What this exercise asks:
• A. From the post on compassion and violent relationships below, return the passage between "The first step" and "just a victim.", inclusive.
• B. In the post on compassion and violent relationships below, which program is named as a way of learning new skills?

Sunday, January 5, 2014

COMPASSION AND VIOLENT RELATIONSHIPS

We often read about

 "Why women do not leave abusive relationships" 

But many of us really want to
 UNDERSTAND

 The first step for me when I do not understand, is to exercise compassion. I have lived long enough for the Universe to show me a few things, I find that less and less, I choose to judge others. I may have an opinion over their choices and behaviour, but in the end, I do not know what is best for anyone else, and sometimes even for myself. I have been a woman in violent relationships with men. It goes back to childhood. I will not go in details about my story right now, but I will share what I have found helpful when leaving.



∙Compassionate and patient friends, willing to take a risk in helping me, and loving me unconditionally. That in itself does not mean enabling…

∙Seeing myself as WHOLE, not just a victim.

∙Learning martial arts and being part of a mindful community, including strong men who demonstrated what a healthy relationship looks like. 

∙An honest look at my own mind, and the space to do so. 

∙Learning new skills through counselling/training and programs such as Bridges for Women.

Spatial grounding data
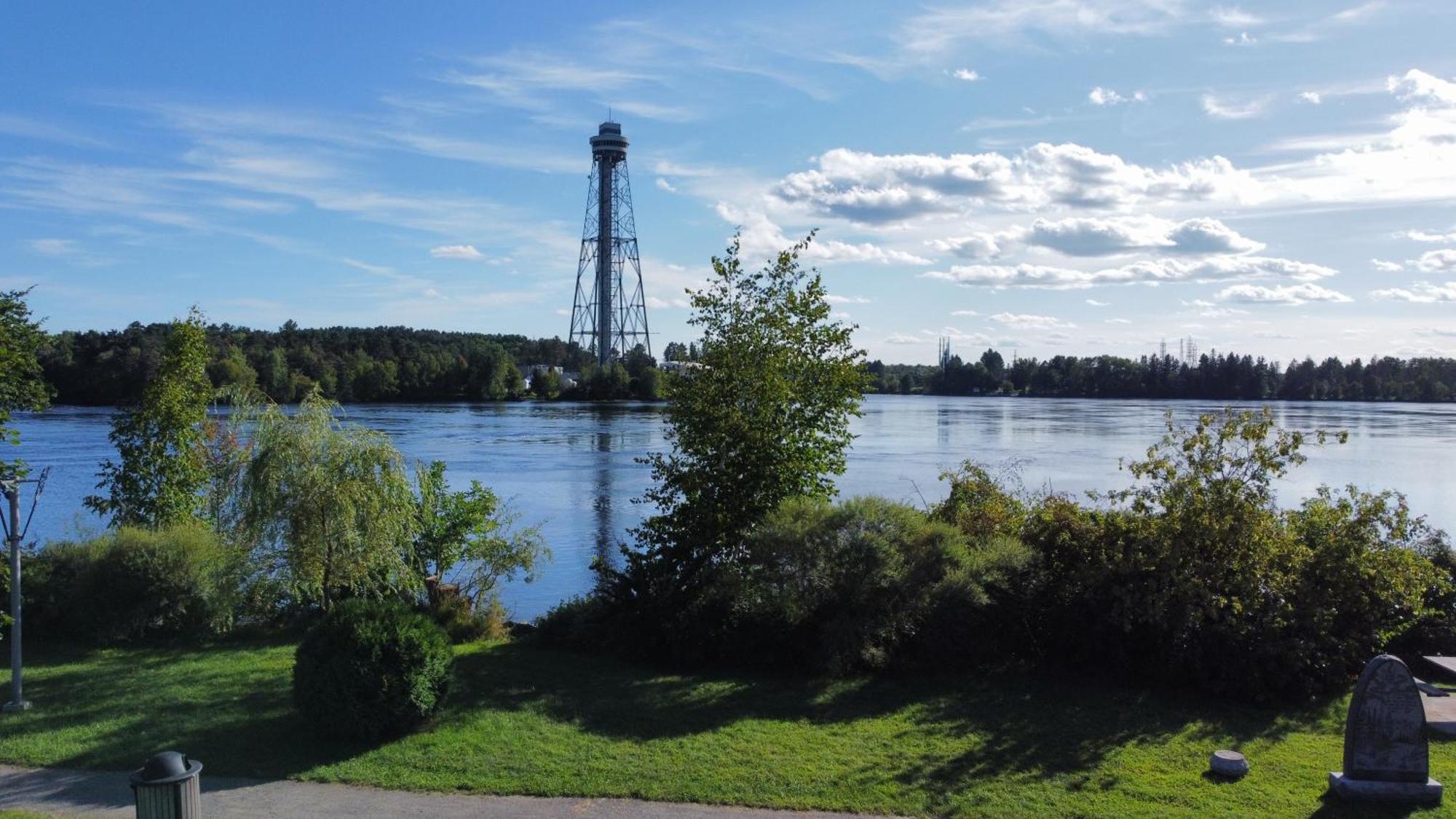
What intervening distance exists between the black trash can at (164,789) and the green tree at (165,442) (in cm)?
1240

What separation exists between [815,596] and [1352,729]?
5392mm

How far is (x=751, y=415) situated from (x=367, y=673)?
6.46m

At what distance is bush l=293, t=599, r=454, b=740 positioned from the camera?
9.06m

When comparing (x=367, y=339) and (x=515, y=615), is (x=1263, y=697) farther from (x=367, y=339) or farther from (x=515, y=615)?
(x=367, y=339)

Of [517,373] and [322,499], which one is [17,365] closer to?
[322,499]

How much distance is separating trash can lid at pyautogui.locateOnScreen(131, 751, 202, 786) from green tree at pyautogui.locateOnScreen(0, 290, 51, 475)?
5.39 meters

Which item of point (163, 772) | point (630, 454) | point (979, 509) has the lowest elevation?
point (630, 454)

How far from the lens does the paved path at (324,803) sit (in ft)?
25.2

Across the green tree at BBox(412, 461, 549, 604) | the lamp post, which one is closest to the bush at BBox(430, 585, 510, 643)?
the green tree at BBox(412, 461, 549, 604)

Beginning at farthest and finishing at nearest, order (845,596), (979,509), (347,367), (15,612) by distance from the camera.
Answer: (347,367), (979,509), (845,596), (15,612)

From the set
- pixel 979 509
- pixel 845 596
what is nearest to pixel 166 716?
pixel 845 596

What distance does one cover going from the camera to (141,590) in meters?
13.5

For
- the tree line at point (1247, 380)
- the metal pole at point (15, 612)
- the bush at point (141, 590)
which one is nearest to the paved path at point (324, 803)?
the metal pole at point (15, 612)

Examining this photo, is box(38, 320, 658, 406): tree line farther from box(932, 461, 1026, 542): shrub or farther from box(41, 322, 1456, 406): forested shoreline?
box(932, 461, 1026, 542): shrub
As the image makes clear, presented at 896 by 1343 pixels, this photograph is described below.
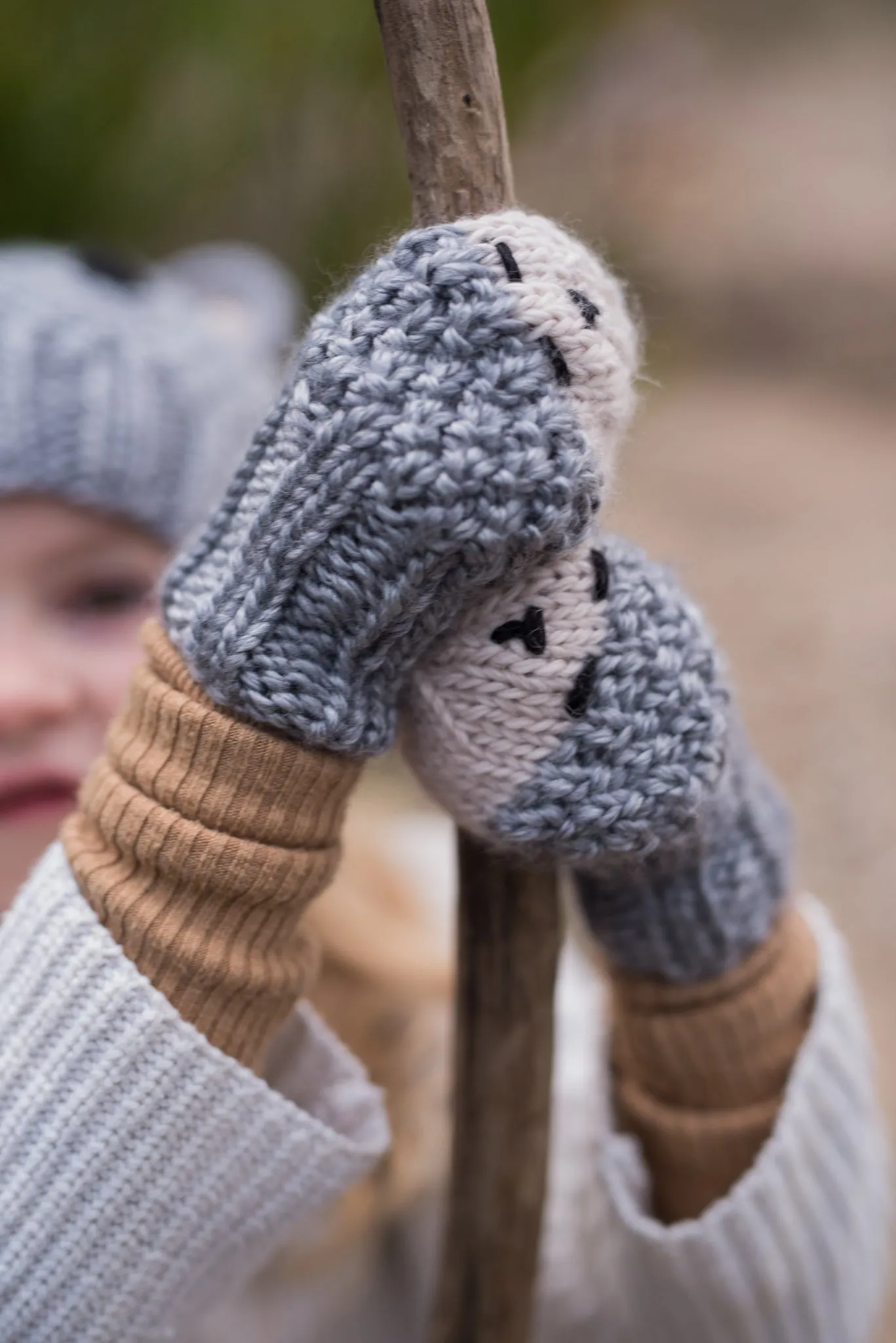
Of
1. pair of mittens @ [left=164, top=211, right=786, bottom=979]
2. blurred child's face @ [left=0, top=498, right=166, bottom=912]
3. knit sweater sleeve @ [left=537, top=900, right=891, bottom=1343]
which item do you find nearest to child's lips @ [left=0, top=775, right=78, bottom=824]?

Answers for the exercise:
• A.
The first step for me when I do not understand, is to exercise compassion. I have lived long enough for the Universe to show me a few things, I find that less and less, I choose to judge others. I may have an opinion over their choices and behaviour, but in the end, I do not know what is best for anyone else, and sometimes even for myself. I have been a woman in violent relationships with men. It goes back to childhood. I will not go in details about my story right now, but I will share what I have found helpful when leaving.



∙Compassionate and patient friends, willing to take a risk in helping me, and loving me unconditionally. That in itself does not mean enabling…

∙Seeing myself as WHOLE, not just a victim.

• B. Bridges for Women.